*Written instruction 1*:
Answer these questions from the text on economic reforms in India:
(a) Into how many parts are the notes divided?
(b) At what annual rate did India's economy grow during 1950-90?
(c) How large were the loans that the IMF and World Bank granted to India?
*Written instruction 2*: Select every line of the records that contains the word "peeling". Case counts.

*Text block*:

Economic Reforms in India since 1991 Free Notes

Here we present to you Notes on Economic Reforms in India since 1991. The economic reforms process of 1991 had Liberralisation, Privatisation and Globalisation as three pillars. Notes presented here are concise, however, they cover every aspect of the chapter. These Notes are in four parts. First part consists of brief notes while the second part consists of important concepts related to the chapter. Third part consists of Frequently Asked Questions (FAQs) while fourth part shows some important links.
Hope you will enjoy these notes  and provide your valuable feedback in comment section to improve the content.

PART-1

INTRODUCTION

Although, India’s economy grew only 4% per annum during 1950-90, it was able to develop a diversified industrial sector, increase saving rates and achieve food security. However, poor performance of public sector, inflation, burden of debts, deficit in balance of payment, large scale corruption and mismanagement of resources hampered the development process. Ultimately this led to Foreign Exchange Crisis ( Foreign Exchange adequate for payment of two weeks’ import only) in 1990-91. India went to IMF and World Bank for loans which granted loans of USD 7 billion on condition that India would liberlise its economy. At last, in July 1991, the then Finance Minister Dr. Manmohan Singh (PM between 2004-14) announced New Economic Policy and started the process of expensive liberalisation reforms.

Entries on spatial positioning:
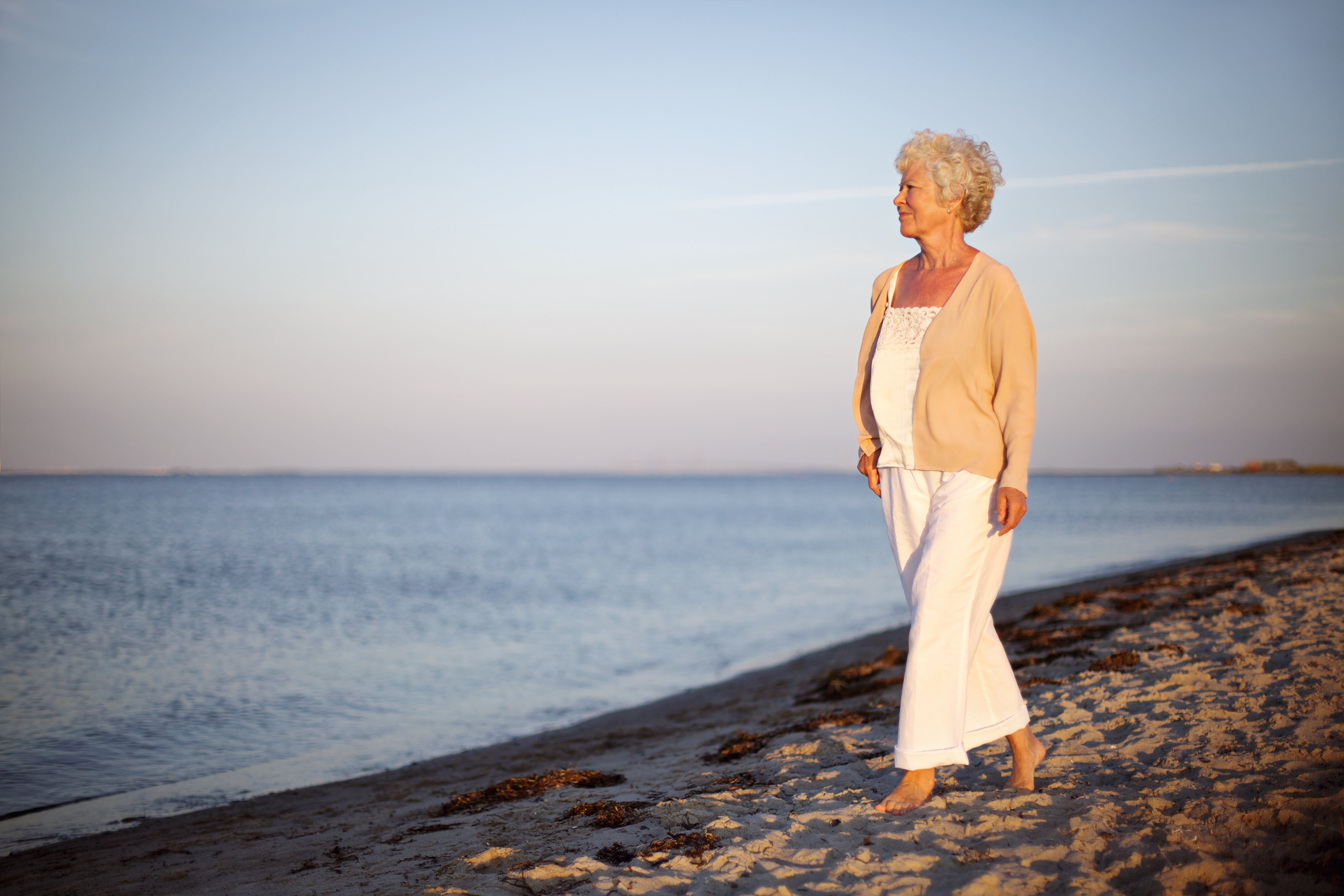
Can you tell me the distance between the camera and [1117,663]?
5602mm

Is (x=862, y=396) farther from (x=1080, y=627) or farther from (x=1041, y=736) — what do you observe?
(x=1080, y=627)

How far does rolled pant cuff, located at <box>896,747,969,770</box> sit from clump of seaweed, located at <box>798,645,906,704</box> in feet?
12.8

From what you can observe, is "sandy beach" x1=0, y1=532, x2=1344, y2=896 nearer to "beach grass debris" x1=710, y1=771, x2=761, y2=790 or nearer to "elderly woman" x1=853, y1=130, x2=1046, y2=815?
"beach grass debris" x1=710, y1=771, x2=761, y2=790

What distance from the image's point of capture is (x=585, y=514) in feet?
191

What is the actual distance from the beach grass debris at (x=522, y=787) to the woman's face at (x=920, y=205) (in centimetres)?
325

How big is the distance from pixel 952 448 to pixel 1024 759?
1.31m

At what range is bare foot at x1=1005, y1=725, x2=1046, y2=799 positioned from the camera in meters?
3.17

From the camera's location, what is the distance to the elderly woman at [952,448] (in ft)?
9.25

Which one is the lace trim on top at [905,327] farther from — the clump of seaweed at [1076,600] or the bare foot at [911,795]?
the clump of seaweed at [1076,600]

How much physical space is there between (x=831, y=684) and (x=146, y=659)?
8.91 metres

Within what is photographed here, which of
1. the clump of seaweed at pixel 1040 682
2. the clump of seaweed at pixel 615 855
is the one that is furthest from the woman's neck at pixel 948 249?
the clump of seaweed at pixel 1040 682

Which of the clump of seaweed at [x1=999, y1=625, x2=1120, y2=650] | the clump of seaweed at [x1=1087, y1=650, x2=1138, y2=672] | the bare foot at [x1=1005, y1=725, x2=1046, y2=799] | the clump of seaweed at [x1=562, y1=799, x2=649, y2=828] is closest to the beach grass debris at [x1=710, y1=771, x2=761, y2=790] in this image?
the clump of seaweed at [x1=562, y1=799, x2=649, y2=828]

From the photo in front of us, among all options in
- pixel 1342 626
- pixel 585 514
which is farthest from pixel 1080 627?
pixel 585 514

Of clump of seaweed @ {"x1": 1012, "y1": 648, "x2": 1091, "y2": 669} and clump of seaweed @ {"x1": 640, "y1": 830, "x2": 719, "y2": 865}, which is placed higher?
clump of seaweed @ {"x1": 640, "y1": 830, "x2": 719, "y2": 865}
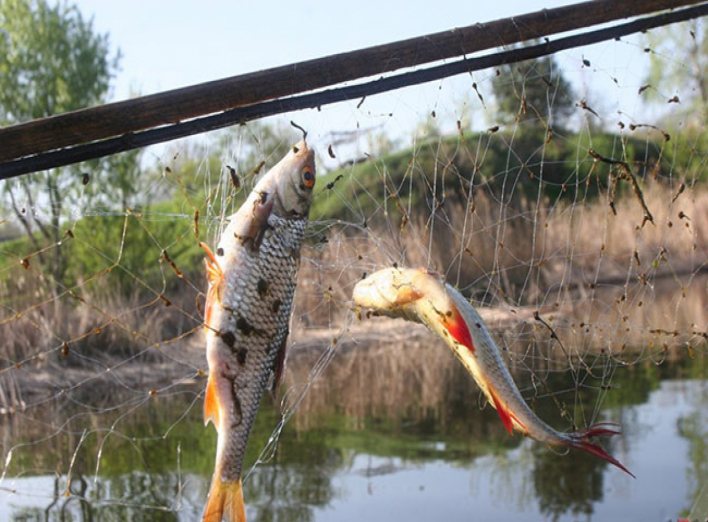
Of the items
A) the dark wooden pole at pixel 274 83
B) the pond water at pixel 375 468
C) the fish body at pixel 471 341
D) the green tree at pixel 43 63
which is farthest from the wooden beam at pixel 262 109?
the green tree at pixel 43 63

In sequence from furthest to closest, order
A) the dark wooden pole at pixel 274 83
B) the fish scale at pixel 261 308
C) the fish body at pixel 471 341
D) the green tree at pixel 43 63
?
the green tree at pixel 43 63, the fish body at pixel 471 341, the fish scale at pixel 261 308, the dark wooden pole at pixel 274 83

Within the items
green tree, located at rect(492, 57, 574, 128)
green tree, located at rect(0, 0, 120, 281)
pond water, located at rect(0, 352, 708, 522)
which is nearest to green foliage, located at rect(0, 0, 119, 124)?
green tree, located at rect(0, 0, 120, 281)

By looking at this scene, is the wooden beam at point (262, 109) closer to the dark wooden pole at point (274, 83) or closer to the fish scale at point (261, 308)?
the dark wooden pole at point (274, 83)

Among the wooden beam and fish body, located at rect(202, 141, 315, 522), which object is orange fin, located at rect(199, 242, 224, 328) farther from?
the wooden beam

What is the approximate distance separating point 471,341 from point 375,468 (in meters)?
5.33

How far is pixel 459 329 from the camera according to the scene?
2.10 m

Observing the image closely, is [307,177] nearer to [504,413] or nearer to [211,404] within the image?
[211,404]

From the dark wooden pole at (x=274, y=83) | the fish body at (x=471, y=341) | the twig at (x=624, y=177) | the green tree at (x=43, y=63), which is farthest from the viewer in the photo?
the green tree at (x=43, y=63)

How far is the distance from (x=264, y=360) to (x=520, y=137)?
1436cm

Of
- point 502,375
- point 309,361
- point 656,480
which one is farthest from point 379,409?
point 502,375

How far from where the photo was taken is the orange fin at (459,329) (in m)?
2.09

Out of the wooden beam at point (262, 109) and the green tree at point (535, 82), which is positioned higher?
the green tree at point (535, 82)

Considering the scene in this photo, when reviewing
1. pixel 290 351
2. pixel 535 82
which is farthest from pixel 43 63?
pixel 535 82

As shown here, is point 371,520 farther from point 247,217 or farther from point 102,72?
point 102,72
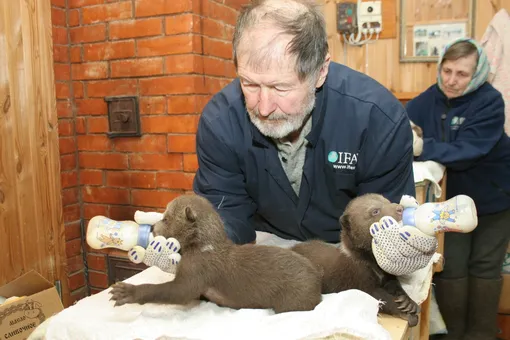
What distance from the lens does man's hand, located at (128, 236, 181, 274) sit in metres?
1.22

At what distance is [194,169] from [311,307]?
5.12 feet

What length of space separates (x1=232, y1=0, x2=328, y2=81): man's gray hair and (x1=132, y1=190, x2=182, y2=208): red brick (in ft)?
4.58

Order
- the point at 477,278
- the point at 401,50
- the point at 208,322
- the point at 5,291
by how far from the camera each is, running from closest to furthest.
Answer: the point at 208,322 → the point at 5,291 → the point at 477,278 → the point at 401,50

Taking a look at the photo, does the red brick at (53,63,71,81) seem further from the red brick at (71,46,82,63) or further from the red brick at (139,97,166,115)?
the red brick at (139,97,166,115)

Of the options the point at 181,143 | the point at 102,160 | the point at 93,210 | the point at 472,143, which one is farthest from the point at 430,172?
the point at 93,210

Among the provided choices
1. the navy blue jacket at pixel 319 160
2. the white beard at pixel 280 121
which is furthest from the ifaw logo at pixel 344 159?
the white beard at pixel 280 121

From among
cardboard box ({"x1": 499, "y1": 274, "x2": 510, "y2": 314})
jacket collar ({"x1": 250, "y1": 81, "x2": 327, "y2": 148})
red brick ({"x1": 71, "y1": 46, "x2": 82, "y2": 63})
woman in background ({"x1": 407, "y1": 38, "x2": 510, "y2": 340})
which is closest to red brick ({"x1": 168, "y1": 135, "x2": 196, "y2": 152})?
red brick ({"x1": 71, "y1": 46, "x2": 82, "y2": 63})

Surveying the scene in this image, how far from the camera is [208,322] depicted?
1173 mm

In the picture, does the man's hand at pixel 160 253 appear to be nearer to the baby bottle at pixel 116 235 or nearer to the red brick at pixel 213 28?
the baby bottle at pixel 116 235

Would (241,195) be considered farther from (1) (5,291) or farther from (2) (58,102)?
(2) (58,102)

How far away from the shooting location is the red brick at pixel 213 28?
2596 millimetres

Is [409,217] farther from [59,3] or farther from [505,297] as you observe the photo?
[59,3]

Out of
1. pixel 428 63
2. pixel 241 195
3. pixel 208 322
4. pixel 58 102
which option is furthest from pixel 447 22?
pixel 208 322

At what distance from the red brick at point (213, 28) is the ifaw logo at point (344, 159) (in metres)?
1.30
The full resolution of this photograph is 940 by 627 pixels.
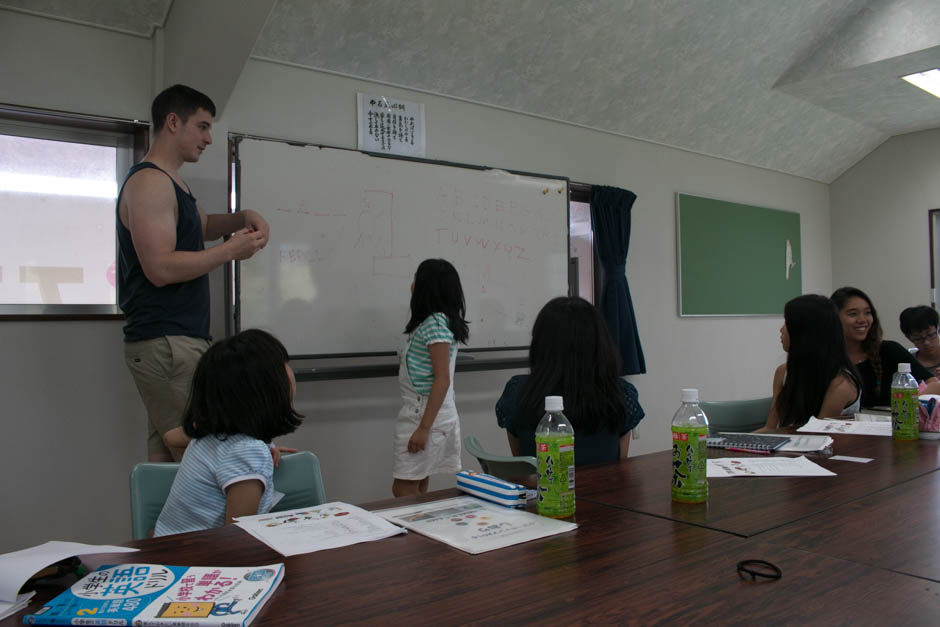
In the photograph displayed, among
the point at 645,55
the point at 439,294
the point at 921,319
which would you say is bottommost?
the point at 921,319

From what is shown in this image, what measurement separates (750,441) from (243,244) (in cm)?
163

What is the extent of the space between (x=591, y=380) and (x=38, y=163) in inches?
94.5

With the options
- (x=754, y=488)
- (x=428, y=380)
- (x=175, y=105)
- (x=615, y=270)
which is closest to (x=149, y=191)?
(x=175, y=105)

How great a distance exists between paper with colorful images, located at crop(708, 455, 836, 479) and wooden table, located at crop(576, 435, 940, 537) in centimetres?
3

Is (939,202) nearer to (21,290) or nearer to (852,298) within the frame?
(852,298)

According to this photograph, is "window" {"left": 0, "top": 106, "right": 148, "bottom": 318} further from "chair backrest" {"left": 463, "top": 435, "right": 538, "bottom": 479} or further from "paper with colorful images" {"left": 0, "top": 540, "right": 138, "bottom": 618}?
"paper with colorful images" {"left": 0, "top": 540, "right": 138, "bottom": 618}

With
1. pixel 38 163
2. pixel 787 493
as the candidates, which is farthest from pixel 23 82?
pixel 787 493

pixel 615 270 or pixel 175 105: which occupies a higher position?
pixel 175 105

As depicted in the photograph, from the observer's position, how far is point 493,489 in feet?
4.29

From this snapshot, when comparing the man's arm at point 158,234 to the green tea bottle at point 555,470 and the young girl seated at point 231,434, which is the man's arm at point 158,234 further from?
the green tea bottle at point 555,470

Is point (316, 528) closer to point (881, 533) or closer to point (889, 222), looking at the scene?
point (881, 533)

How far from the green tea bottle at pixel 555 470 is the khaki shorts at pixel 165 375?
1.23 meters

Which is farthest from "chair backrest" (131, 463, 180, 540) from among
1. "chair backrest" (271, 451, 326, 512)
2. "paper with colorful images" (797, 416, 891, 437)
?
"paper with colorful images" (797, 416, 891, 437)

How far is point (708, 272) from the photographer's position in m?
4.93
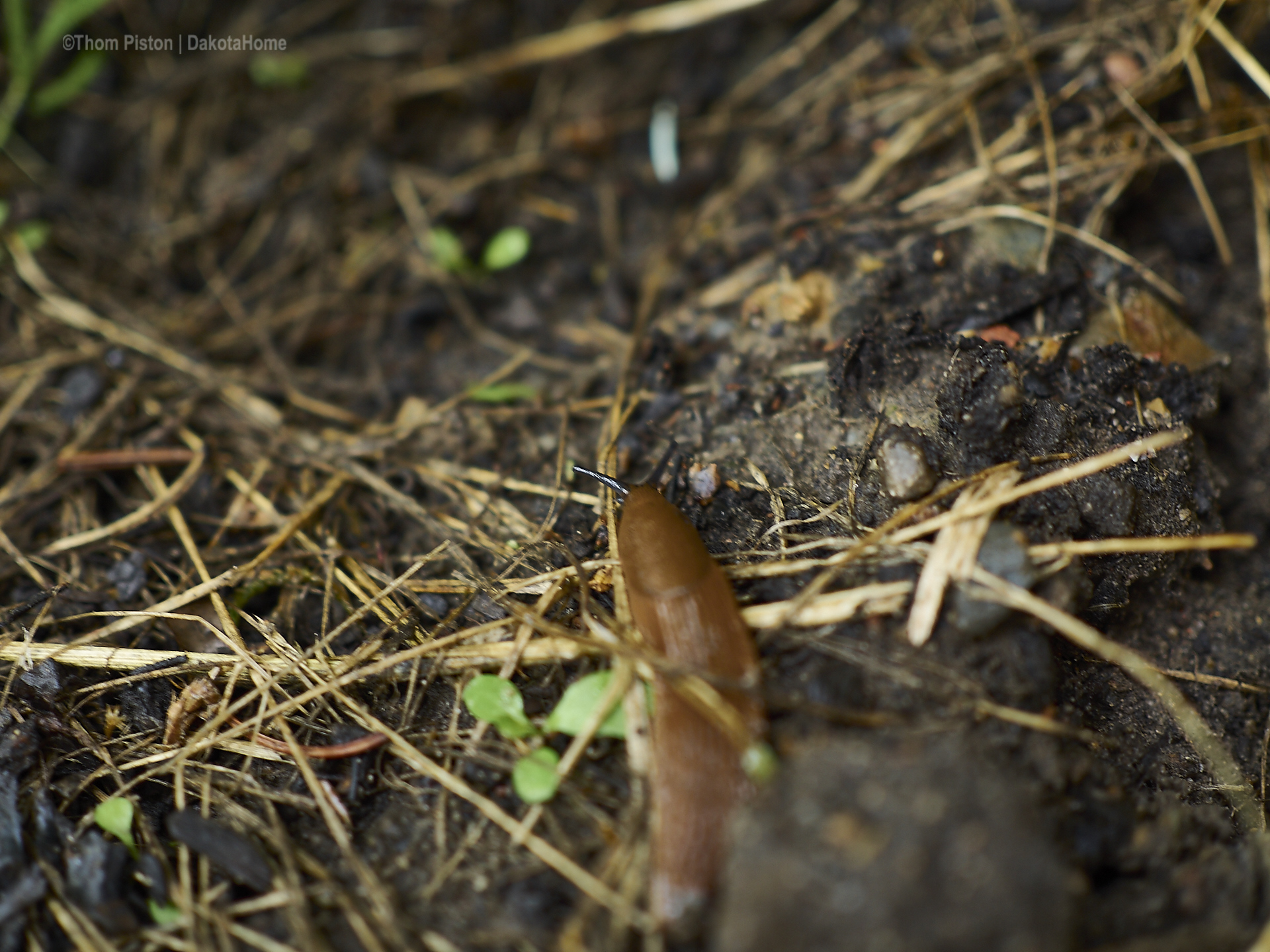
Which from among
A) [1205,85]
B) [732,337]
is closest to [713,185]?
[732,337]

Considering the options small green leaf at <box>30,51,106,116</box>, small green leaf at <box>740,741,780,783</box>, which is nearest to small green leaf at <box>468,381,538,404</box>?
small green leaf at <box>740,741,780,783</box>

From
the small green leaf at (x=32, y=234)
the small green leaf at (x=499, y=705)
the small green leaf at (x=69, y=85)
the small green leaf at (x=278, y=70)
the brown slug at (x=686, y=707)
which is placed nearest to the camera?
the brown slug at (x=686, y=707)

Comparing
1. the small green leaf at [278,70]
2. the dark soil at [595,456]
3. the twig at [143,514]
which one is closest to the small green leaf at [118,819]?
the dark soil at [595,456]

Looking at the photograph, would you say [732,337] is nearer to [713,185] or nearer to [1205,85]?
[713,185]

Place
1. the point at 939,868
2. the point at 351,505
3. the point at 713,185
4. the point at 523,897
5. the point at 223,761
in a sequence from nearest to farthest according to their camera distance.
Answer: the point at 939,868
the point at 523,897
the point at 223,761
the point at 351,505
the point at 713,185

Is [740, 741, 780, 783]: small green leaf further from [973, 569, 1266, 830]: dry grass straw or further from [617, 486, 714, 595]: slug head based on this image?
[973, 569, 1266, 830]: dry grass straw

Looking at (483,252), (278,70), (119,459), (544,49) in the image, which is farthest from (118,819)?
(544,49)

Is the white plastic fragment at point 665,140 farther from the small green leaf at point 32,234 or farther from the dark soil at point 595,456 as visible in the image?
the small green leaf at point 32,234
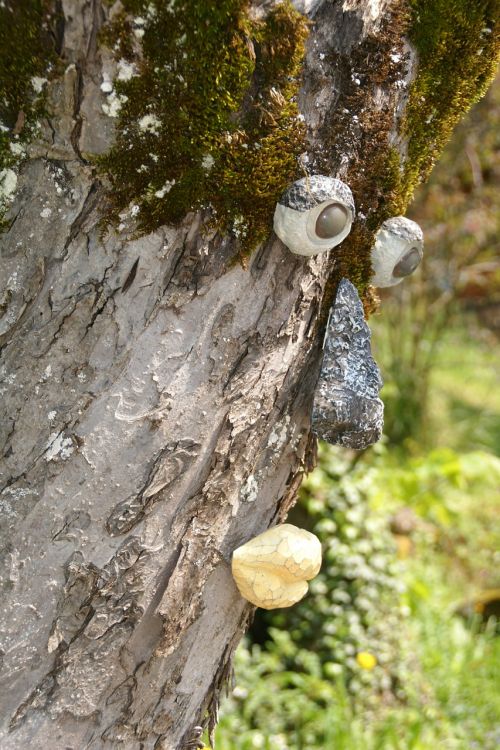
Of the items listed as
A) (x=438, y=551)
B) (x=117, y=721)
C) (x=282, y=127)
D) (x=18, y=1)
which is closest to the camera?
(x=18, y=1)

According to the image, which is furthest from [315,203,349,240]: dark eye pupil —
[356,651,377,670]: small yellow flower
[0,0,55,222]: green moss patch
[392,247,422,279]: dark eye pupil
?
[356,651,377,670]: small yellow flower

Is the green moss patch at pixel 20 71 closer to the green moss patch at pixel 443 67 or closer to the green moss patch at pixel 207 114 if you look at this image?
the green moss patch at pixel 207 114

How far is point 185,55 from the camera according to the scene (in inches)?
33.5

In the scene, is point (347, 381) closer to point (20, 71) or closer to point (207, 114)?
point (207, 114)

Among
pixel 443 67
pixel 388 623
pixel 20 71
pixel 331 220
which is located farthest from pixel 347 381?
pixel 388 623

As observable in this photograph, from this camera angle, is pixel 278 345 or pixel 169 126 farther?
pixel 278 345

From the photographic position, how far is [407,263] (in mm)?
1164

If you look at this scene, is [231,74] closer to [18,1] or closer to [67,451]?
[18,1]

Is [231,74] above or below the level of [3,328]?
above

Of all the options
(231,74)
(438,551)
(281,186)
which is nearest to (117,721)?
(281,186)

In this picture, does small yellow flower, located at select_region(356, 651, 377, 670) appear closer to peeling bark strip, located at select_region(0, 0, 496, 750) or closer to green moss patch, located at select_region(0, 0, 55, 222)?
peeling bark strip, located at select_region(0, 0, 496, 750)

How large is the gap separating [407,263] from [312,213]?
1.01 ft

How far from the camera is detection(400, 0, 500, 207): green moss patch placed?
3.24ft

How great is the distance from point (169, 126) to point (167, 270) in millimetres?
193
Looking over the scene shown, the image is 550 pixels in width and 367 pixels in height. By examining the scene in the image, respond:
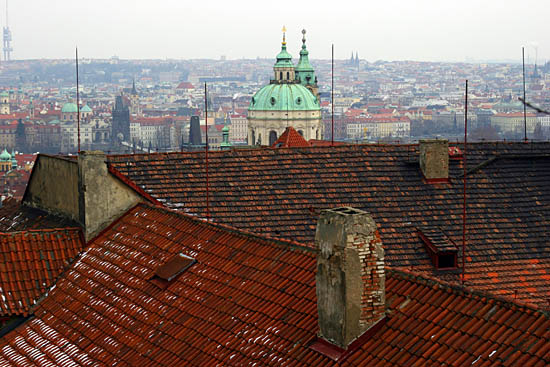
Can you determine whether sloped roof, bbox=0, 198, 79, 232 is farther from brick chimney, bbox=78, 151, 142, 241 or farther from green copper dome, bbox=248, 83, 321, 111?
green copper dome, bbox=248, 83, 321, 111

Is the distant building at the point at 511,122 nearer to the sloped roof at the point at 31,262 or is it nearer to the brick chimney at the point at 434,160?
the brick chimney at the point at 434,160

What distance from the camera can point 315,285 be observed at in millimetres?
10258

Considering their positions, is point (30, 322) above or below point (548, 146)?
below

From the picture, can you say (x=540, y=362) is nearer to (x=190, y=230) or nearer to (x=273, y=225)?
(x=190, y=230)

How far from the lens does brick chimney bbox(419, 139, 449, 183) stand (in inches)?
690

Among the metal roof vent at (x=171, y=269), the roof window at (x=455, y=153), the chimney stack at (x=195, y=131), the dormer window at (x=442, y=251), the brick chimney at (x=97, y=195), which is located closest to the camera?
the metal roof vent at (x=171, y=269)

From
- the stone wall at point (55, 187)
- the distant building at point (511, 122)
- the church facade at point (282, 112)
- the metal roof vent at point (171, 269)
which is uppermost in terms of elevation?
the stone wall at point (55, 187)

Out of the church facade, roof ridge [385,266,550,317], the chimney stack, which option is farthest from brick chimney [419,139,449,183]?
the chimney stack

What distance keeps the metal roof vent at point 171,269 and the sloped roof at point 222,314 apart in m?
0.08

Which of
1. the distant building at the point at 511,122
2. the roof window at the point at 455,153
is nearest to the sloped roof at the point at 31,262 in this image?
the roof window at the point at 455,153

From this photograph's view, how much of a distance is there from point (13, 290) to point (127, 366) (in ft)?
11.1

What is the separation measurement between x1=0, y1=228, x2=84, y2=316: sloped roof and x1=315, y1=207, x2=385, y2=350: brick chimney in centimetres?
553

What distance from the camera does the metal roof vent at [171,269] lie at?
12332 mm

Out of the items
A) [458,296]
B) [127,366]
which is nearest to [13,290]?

*Exercise solution 1*:
(a) Four parts.
(b) 4% per annum.
(c) USD 7 billion.

*Exercise solution 2*:
In this picture, does small yellow flower, located at select_region(356, 651, 377, 670) appear closer to peeling bark strip, located at select_region(0, 0, 496, 750) or closer to green moss patch, located at select_region(0, 0, 55, 222)?
peeling bark strip, located at select_region(0, 0, 496, 750)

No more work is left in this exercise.